Retype the lines between the one holding "How far from" and the one holding "What is the", inclusive, with no changes.

AVAILABLE DATA:

---

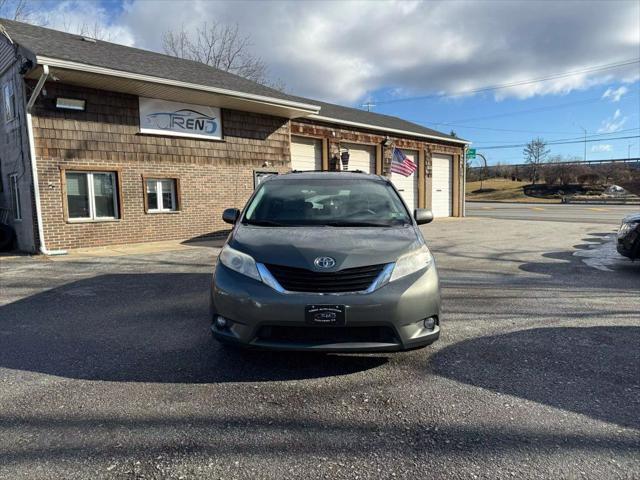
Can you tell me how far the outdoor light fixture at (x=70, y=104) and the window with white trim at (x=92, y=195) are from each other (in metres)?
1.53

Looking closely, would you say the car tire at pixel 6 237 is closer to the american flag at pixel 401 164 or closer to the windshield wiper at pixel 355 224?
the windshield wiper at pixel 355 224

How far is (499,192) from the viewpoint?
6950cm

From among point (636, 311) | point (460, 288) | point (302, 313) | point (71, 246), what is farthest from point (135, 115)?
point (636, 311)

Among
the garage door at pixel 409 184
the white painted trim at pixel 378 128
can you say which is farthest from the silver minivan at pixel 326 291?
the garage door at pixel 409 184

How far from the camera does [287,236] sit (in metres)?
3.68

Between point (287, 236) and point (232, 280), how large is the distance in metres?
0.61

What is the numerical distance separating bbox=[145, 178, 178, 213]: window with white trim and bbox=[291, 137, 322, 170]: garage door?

---

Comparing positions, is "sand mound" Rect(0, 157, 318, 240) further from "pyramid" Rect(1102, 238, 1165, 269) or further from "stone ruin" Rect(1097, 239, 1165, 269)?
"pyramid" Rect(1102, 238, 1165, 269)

---

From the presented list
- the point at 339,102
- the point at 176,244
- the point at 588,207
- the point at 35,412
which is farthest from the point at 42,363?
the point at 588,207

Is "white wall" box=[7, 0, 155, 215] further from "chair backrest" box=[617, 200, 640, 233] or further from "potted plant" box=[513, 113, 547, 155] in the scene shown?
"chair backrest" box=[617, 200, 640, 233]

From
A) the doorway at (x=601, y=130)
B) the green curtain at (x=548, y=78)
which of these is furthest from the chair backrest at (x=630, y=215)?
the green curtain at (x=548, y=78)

---

TASK ANSWER:
How far from the camera does [287,236] sit (in metres)?
3.68

Between point (287, 236) and point (232, 280), how large is the distance in metres?
0.61

What is the numerical distance separating bbox=[145, 178, 178, 213]: window with white trim and bbox=[291, 137, 322, 170]: garage door?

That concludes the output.